Before the introduction of __try_use_facet those corrupted _M_facet arrays would result in a failed dynamic_cast and so has_facet would be false and use_facet would throw. With the new code in GCC 13 the static_cast succeeds, but with undefined behaviour.

So to avoid a regression from detecting the bug and throwing an exception to crashing with a segfault, I think we need to change __try_use_facet to use dynamic_cast, unfortunately.

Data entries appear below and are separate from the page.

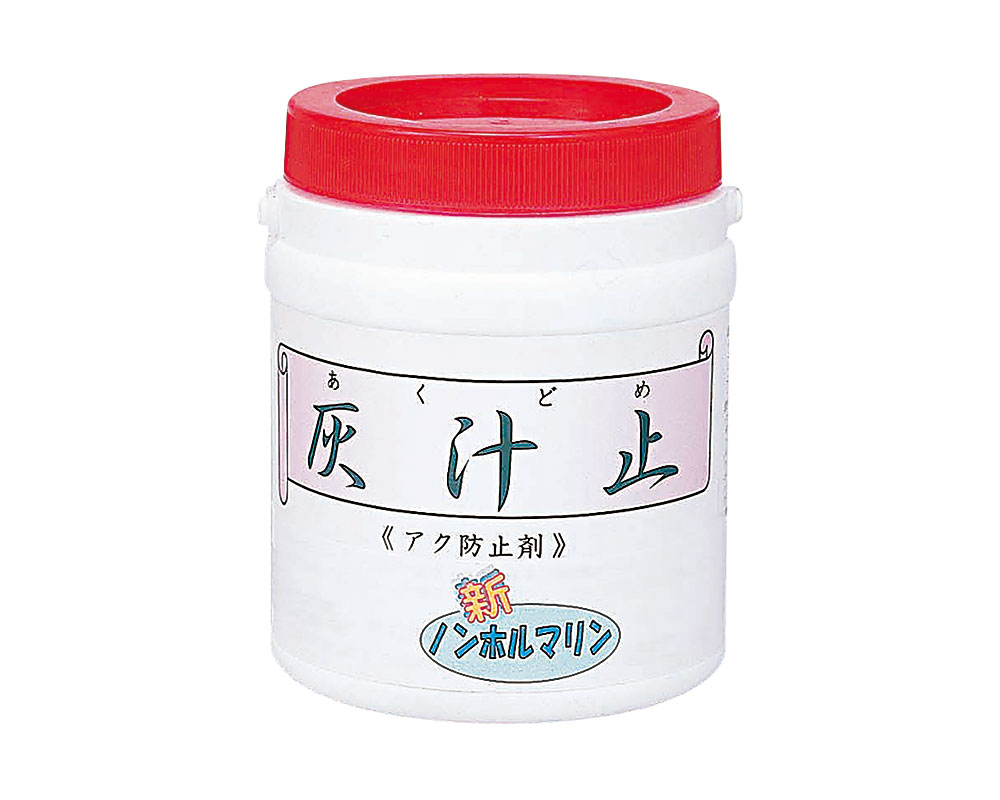灰汁止め（ノンホルマリンタイプ）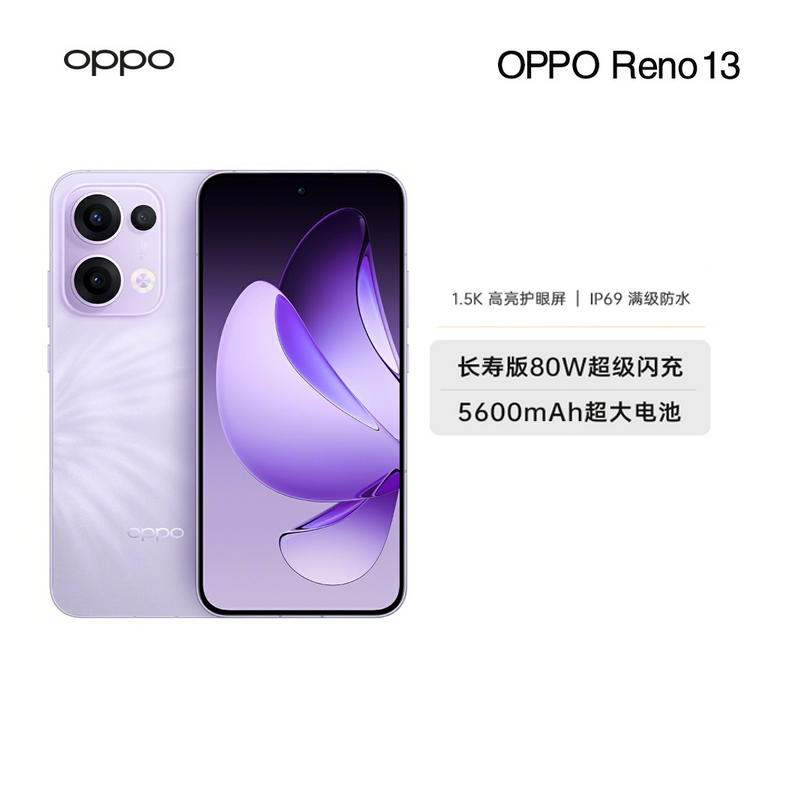 OPPO Reno13 12GB+512GB 蝶蝶紫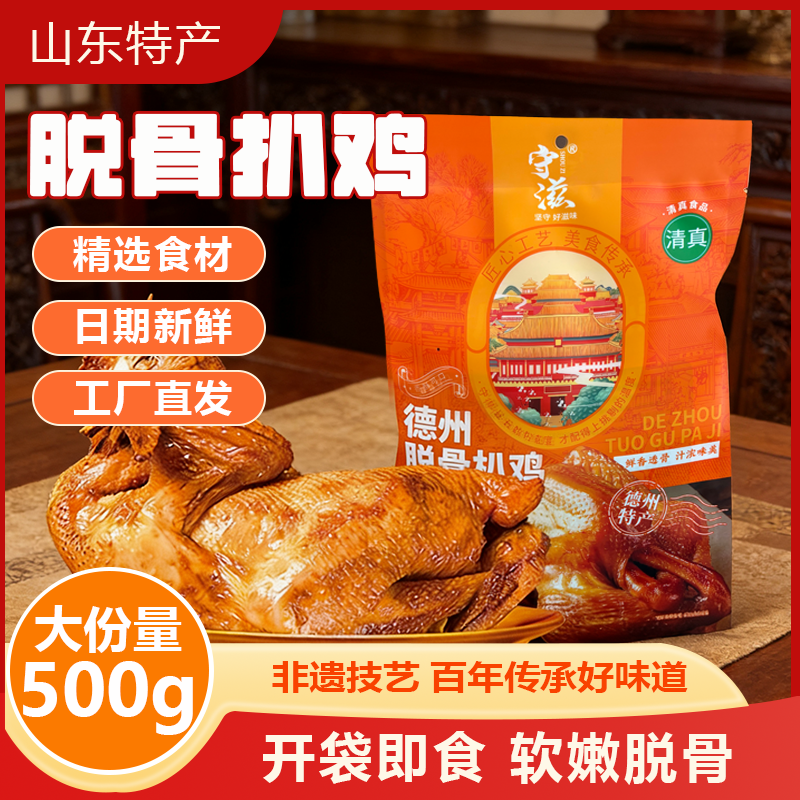 2 守滋 德州脱骨扒鸡 五香扒鸡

We will still retain the use of __try_use_facet in std::basic_ios::_M_cache_locale, so we'll still only do three dynamic_casts not six, so that's still a bit better than it was before.
Comment 17 GCC Commits 2023-04-21 15:01:29 UTC
The releases/gcc-12 branch has been updated by Jonathan Wakely <redi@gcc.gnu.org>:

https://gcc.gnu.org/g:8caf5805ad76125b84430b8653003f4776489d46

commit r12-9462-g8caf5805ad76125b84430b8653003f4776489d46
Author: Jonathan Wakely <jwakely@redhat.com>
Date:   Thu Apr 20 21:02:22 2023 +0100

    libstdc++: Optimize std::try_facet and std::use_facet [PR103755]
    
    The std::try_facet and std::use_facet functions were optimized in
    r13-3888-gb3ac43a3c05744 to avoid redundant checking for all facets that
    are required to always be present in every locale.
    
    This performs a simpler version of the optimization that only applies to
    std::ctype<char>, std::num_get<char>, std::num_put<char>, and the
    wchar_t specializations of those facets. Those are the facets that are
    cached by std::basic_ios, which means they're used on construction for
    every iostream object. This smaller change is suitable for the gcc-12
    branch, and mitigates the performance loss for powerpc64le-linux on the
    gcc-12 branch caused by r12-9454-g24cf9f4c6f45f7 for PR 103387. It also
    greatly improves the performance of constructing iostreams objects, for
    all targets.
    
    libstdc++-v3/ChangeLog:
    
            PR libstdc++/103755
            * include/bits/locale_classes.tcc (try_facet, use_facet): Do not
            check array index or dynamic type when accessing required
            specializations of std::ctype, std::num_get, or std::num_put.
            * testsuite/22_locale/ctype/is/string/89728_neg.cc: Adjust
            expected errors.
Comment 18 Jonathan Wakely 2023-04-21 15:06:44 UTC
(In reply to Jonathan Wakely from comment #16)
> So to avoid a regression from detecting the bug and throwing an exception to
> crashing with a segfault, I think we need to change __try_use_facet to use
> dynamic_cast, unfortunately.

Ugh, I completely forgot about this.